**Problem details**
Please transcribe all of the records precisely.

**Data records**
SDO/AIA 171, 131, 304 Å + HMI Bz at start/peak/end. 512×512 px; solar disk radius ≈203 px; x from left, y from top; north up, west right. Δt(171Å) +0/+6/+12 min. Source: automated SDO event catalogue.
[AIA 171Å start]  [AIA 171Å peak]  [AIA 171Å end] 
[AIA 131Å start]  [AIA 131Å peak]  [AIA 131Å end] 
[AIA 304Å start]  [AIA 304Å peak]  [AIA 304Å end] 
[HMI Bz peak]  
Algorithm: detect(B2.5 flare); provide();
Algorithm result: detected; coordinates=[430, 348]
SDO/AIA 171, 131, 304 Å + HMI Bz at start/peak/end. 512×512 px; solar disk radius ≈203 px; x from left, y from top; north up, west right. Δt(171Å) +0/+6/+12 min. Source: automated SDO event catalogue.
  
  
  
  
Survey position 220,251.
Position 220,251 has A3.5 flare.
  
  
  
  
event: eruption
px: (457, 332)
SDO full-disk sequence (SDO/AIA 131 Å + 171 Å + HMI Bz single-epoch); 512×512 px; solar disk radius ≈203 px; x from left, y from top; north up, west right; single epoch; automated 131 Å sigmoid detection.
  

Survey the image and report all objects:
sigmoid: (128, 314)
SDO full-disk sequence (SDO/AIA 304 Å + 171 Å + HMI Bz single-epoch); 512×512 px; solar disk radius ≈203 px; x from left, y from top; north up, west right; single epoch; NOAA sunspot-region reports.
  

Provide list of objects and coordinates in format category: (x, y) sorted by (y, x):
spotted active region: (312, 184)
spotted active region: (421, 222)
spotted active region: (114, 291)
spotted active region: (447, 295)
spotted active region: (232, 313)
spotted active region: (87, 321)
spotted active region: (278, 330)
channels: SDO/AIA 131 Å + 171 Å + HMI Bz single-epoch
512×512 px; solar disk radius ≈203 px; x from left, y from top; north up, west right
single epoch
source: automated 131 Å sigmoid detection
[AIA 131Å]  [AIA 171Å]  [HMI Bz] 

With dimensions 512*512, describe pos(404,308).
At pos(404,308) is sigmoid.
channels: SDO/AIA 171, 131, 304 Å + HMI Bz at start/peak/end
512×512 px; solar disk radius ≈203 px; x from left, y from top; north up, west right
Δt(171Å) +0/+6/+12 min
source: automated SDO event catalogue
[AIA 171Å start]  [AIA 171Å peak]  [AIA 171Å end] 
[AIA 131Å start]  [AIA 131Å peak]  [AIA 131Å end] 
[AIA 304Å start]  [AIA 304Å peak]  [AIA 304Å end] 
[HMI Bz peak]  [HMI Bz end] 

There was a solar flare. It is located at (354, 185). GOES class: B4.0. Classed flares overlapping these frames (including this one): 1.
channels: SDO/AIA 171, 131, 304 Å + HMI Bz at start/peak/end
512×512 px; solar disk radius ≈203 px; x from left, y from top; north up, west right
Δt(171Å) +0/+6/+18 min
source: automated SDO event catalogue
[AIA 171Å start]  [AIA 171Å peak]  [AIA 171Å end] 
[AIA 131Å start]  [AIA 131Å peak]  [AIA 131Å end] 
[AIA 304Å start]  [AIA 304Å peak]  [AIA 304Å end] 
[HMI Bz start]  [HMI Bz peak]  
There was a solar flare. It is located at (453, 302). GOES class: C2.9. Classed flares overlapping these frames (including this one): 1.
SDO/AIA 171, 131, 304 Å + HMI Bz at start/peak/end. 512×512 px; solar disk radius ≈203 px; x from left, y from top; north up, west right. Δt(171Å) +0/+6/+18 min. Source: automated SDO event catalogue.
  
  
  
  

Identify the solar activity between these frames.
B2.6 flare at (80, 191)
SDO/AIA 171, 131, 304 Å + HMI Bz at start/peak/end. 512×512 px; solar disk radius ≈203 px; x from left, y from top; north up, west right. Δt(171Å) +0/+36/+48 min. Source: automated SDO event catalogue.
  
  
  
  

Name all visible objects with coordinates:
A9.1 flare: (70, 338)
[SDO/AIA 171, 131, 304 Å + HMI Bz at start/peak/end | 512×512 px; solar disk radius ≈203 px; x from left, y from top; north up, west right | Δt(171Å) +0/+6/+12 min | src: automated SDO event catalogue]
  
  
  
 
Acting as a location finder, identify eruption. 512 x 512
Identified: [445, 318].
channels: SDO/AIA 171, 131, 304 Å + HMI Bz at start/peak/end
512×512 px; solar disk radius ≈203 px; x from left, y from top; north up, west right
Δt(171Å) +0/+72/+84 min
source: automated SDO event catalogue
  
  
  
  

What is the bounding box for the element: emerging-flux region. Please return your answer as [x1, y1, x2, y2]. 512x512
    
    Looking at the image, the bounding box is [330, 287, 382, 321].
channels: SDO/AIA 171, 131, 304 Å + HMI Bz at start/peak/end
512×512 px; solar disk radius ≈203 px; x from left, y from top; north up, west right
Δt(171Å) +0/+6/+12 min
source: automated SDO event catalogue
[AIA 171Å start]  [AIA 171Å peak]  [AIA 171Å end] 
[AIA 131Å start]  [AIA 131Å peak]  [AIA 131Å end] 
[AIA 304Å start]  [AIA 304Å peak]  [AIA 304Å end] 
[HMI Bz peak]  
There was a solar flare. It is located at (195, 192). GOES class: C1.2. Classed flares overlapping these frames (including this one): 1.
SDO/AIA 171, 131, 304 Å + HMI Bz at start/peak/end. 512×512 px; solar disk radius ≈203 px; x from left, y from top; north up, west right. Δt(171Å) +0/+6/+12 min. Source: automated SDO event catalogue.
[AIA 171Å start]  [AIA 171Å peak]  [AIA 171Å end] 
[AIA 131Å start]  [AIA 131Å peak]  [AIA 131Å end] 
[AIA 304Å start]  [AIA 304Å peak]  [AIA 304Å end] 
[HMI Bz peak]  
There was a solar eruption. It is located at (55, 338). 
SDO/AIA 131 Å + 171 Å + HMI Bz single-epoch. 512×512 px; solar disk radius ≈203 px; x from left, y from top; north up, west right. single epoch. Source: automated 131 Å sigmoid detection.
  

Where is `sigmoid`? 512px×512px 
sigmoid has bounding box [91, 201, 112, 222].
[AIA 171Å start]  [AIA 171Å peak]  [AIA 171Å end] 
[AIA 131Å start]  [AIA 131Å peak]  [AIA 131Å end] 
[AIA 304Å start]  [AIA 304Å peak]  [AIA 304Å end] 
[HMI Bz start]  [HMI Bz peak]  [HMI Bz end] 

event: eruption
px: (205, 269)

**Task response**
SDO/AIA 171, 131, 304 Å + HMI Bz at start/peak/end. 512×512 px; solar disk radius ≈203 px; x from left, y from top; north up, west right. Δt(171Å) +0/+6/+12 min. Source: automated SDO event catalogue.
[AIA 171Å start]  [AIA 171Å peak]  [AIA 171Å end] 
[AIA 131Å start]  [AIA 131Å peak]  [AIA 131Å end] 
[AIA 304Å start]  [AIA 304Å peak]  [AIA 304Å end] 
[HMI Bz peak]  
Algorithm: detect(B2.5 flare); provide();
Algorithm result: detected; coordinates=[430, 348]
SDO/AIA 171, 131, 304 Å + HMI Bz at start/peak/end. 512×512 px; solar disk radius ≈203 px; x from left, y from top; north up, west right. Δt(171Å) +0/+6/+12 min. Source: automated SDO event catalogue.
  
  
  
  
Survey position 220,251.
Position 220,251 has A3.5 flare.
  
  
  
  
event: eruption
px: (457, 332)
SDO full-disk sequence (SDO/AIA 131 Å + 171 Å + HMI Bz single-epoch); 512×512 px; solar disk radius ≈203 px; x from left, y from top; north up, west right; single epoch; automated 131 Å sigmoid detection.
  

Survey the image and report all objects:
sigmoid: (128, 314)
SDO full-disk sequence (SDO/AIA 304 Å + 171 Å + HMI Bz single-epoch); 512×512 px; solar disk radius ≈203 px; x from left, y from top; north up, west right; single epoch; NOAA sunspot-region reports.
  

Provide list of objects and coordinates in format category: (x, y) sorted by (y, x):
spotted active region: (312, 184)
spotted active region: (421, 222)
spotted active region: (114, 291)
spotted active region: (447, 295)
spotted active region: (232, 313)
spotted active region: (87, 321)
spotted active region: (278, 330)
channels: SDO/AIA 131 Å + 171 Å + HMI Bz single-epoch
512×512 px; solar disk radius ≈203 px; x from left, y from top; north up, west right
single epoch
source: automated 131 Å sigmoid detection
[AIA 131Å]  [AIA 171Å]  [HMI Bz] 

With dimensions 512*512, describe pos(404,308).
At pos(404,308) is sigmoid.
channels: SDO/AIA 171, 131, 304 Å + HMI Bz at start/peak/end
512×512 px; solar disk radius ≈203 px; x from left, y from top; north up, west right
Δt(171Å) +0/+6/+12 min
source: automated SDO event catalogue
[AIA 171Å start]  [AIA 171Å peak]  [AIA 171Å end] 
[AIA 131Å start]  [AIA 131Å peak]  [AIA 131Å end] 
[AIA 304Å start]  [AIA 304Å peak]  [AIA 304Å end] 
[HMI Bz peak]  [HMI Bz end] 

There was a solar flare. It is located at (354, 185). GOES class: B4.0. Classed flares overlapping these frames (including this one): 1.
channels: SDO/AIA 171, 131, 304 Å + HMI Bz at start/peak/end
512×512 px; solar disk radius ≈203 px; x from left, y from top; north up, west right
Δt(171Å) +0/+6/+18 min
source: automated SDO event catalogue
[AIA 171Å start]  [AIA 171Å peak]  [AIA 171Å end] 
[AIA 131Å start]  [AIA 131Å peak]  [AIA 131Å end] 
[AIA 304Å start]  [AIA 304Å peak]  [AIA 304Å end] 
[HMI Bz start]  [HMI Bz peak]  
There was a solar flare. It is located at (453, 302). GOES class: C2.9. Classed flares overlapping these frames (including this one): 1.
SDO/AIA 171, 131, 304 Å + HMI Bz at start/peak/end. 512×512 px; solar disk radius ≈203 px; x from left, y from top; north up, west right. Δt(171Å) +0/+6/+18 min. Source: automated SDO event catalogue.
  
  
  
  

Identify the solar activity between these frames.
B2.6 flare at (80, 191)
SDO/AIA 171, 131, 304 Å + HMI Bz at start/peak/end. 512×512 px; solar disk radius ≈203 px; x from left, y from top; north up, west right. Δt(171Å) +0/+36/+48 min. Source: automated SDO event catalogue.
  
  
  
  

Name all visible objects with coordinates:
A9.1 flare: (70, 338)
[SDO/AIA 171, 131, 304 Å + HMI Bz at start/peak/end | 512×512 px; solar disk radius ≈203 px; x from left, y from top; north up, west right | Δt(171Å) +0/+6/+12 min | src: automated SDO event catalogue]
  
  
  
 
Acting as a location finder, identify eruption. 512 x 512
Identified: [445, 318].
channels: SDO/AIA 171, 131, 304 Å + HMI Bz at start/peak/end
512×512 px; solar disk radius ≈203 px; x from left, y from top; north up, west right
Δt(171Å) +0/+72/+84 min
source: automated SDO event catalogue
  
  
  
  

What is the bounding box for the element: emerging-flux region. Please return your answer as [x1, y1, x2, y2]. 512x512
    
    Looking at the image, the bounding box is [330, 287, 382, 321].
channels: SDO/AIA 171, 131, 304 Å + HMI Bz at start/peak/end
512×512 px; solar disk radius ≈203 px; x from left, y from top; north up, west right
Δt(171Å) +0/+6/+12 min
source: automated SDO event catalogue
[AIA 171Å start]  [AIA 171Å peak]  [AIA 171Å end] 
[AIA 131Å start]  [AIA 131Å peak]  [AIA 131Å end] 
[AIA 304Å start]  [AIA 304Å peak]  [AIA 304Å end] 
[HMI Bz peak]  
There was a solar flare. It is located at (195, 192). GOES class: C1.2. Classed flares overlapping these frames (including this one): 1.
SDO/AIA 171, 131, 304 Å + HMI Bz at start/peak/end. 512×512 px; solar disk radius ≈203 px; x from left, y from top; north up, west right. Δt(171Å) +0/+6/+12 min. Source: automated SDO event catalogue.
[AIA 171Å start]  [AIA 171Å peak]  [AIA 171Å end] 
[AIA 131Å start]  [AIA 131Å peak]  [AIA 131Å end] 
[AIA 304Å start]  [AIA 304Å peak]  [AIA 304Å end] 
[HMI Bz peak]  
There was a solar eruption. It is located at (55, 338). 
SDO/AIA 131 Å + 171 Å + HMI Bz single-epoch. 512×512 px; solar disk radius ≈203 px; x from left, y from top; north up, west right. single epoch. Source: automated 131 Å sigmoid detection.
  

Where is `sigmoid`? 512px×512px 
sigmoid has bounding box [91, 201, 112, 222].
[AIA 171Å start]  [AIA 171Å peak]  [AIA 171Å end] 
[AIA 131Å start]  [AIA 131Å peak]  [AIA 131Å end] 
[AIA 304Å start]  [AIA 304Å peak]  [AIA 304Å end] 
[HMI Bz start]  [HMI Bz peak]  [HMI Bz end] 

event: eruption
px: (205, 269)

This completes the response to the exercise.